_Problem requirements_.
Please print every record below exactly as it appears.
_ _ _ _ _ _ _
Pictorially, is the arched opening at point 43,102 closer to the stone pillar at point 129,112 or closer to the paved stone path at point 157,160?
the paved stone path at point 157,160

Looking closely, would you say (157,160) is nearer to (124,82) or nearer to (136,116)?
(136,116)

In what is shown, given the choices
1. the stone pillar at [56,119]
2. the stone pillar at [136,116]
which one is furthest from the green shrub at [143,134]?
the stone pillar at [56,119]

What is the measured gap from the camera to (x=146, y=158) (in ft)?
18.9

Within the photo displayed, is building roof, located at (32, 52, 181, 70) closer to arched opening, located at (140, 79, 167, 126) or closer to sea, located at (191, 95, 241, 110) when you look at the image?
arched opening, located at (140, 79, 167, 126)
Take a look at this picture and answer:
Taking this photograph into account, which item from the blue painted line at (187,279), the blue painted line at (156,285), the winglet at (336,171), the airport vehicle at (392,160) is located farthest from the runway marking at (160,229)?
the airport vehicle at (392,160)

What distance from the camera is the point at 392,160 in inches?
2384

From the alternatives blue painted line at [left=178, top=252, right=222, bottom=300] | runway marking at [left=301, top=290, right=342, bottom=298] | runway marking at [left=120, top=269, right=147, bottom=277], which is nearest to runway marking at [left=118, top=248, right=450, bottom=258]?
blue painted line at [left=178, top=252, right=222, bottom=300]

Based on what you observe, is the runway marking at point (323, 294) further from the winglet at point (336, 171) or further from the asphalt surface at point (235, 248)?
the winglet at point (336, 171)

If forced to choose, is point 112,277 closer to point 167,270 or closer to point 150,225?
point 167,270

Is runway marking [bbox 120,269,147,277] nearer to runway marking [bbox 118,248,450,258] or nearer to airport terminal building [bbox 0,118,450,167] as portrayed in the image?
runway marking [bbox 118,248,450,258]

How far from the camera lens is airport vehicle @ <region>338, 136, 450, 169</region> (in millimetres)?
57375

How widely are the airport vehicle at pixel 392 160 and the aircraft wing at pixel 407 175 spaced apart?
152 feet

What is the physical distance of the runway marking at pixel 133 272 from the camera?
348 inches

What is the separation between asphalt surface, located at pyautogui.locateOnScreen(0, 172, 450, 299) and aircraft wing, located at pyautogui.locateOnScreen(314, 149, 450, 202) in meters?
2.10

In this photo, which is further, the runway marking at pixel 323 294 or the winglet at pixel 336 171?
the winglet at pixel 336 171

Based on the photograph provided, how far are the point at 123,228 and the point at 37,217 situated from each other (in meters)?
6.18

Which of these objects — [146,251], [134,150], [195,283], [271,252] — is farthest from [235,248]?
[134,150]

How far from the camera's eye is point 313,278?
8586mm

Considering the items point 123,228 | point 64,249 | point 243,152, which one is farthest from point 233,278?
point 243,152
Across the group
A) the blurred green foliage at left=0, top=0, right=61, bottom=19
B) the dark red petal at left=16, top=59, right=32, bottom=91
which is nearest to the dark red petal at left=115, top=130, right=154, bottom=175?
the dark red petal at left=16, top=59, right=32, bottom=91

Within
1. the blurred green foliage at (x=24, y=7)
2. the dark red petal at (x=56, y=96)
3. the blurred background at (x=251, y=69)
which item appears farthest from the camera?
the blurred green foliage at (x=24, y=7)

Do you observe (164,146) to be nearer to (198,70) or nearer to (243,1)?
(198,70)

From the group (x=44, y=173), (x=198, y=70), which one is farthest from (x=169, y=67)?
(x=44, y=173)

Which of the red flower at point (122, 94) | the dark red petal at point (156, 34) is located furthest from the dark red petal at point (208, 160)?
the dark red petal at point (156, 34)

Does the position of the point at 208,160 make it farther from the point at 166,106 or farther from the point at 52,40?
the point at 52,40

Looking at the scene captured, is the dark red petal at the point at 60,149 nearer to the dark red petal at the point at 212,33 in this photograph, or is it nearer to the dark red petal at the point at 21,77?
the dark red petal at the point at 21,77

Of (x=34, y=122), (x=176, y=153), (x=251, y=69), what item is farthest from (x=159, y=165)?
_ _ _ _ _ _ _
_Completed exercise_.
Pictorially, is the arched opening at point 43,102 closer to the stone pillar at point 129,112 or closer to the paved stone path at point 157,160?
the paved stone path at point 157,160

Looking closely, would you say (157,160) is nearer to (124,82) or nearer to (136,116)?
(136,116)

In what is shown, given the choices
1. the stone pillar at [56,119]
2. the stone pillar at [136,116]
which one is furthest from the green shrub at [143,134]?
the stone pillar at [56,119]

What is the measured gap from the camera to (x=146, y=158) (in ft)?
18.9

Within the photo displayed, is building roof, located at (32, 52, 181, 70) closer to arched opening, located at (140, 79, 167, 126) or closer to sea, located at (191, 95, 241, 110) when you look at the image?
arched opening, located at (140, 79, 167, 126)
Take a look at this picture and answer:
Taking this photograph into account, which item from the blue painted line at (187,279), the blue painted line at (156,285), the winglet at (336,171), the airport vehicle at (392,160) is located farthest from the runway marking at (160,229)?
the airport vehicle at (392,160)

What distance from the camera is the point at 392,160 in inches?
2384

From the alternatives blue painted line at [left=178, top=252, right=222, bottom=300] | runway marking at [left=301, top=290, right=342, bottom=298] | runway marking at [left=120, top=269, right=147, bottom=277], which is nearest to runway marking at [left=118, top=248, right=450, bottom=258]?
blue painted line at [left=178, top=252, right=222, bottom=300]

Based on what you observe, is the runway marking at point (323, 294) further from the winglet at point (336, 171) or further from the asphalt surface at point (235, 248)?
the winglet at point (336, 171)

If forced to choose, is point 112,277 closer to point 167,270 or closer to point 150,225?
point 167,270

Is runway marking [bbox 120,269,147,277] nearer to runway marking [bbox 118,248,450,258] or nearer to airport terminal building [bbox 0,118,450,167] as portrayed in the image?
runway marking [bbox 118,248,450,258]

How far from the camera lens is airport vehicle @ <region>338, 136, 450, 169</region> (in millimetres)?
57375

How widely are the airport vehicle at pixel 392 160 and the aircraft wing at pixel 407 175 spaced apart?
152 feet

What is the physical distance of the runway marking at pixel 133 272 from the camera?
348 inches

What is the separation between asphalt surface, located at pyautogui.locateOnScreen(0, 172, 450, 299) and aircraft wing, located at pyautogui.locateOnScreen(314, 149, 450, 202) in meters?
2.10

In this photo, which is further, the runway marking at pixel 323 294 or the winglet at pixel 336 171?
the winglet at pixel 336 171

Based on the photograph provided, how far are the point at 123,228 and the point at 37,217 situated from each other (in meters)?
6.18

Which of these objects — [146,251], [134,150], [195,283], [271,252] — is farthest from [235,248]?
[134,150]

How far from the camera's eye is point 313,278?
8586mm

Considering the items point 123,228 | point 64,249 | point 243,152, which one is farthest from point 233,278?
point 243,152
Across the group
A) the blurred green foliage at left=0, top=0, right=61, bottom=19
B) the dark red petal at left=16, top=59, right=32, bottom=91
which is nearest to the dark red petal at left=115, top=130, right=154, bottom=175?
the dark red petal at left=16, top=59, right=32, bottom=91

Within
1. the blurred green foliage at (x=24, y=7)
2. the dark red petal at (x=56, y=96)
3. the blurred background at (x=251, y=69)
which item appears farthest from the camera?
the blurred green foliage at (x=24, y=7)

Do you observe (164,146) to be nearer to (198,70) or nearer to (243,1)?
(198,70)

From the group (x=44, y=173), (x=198, y=70), which one is farthest from (x=169, y=67)?
(x=44, y=173)

Which of the red flower at point (122, 94) | the dark red petal at point (156, 34) is located furthest from the dark red petal at point (208, 160)?
the dark red petal at point (156, 34)

Does the position of the point at 208,160 make it farther from the point at 166,106 or farther from the point at 52,40?
the point at 52,40

Looking at the scene captured, is the dark red petal at the point at 60,149 nearer to the dark red petal at the point at 212,33 in this photograph, or is it nearer to the dark red petal at the point at 21,77?
the dark red petal at the point at 21,77

Of (x=34, y=122), (x=176, y=153), (x=251, y=69), what item is farthest from (x=159, y=165)?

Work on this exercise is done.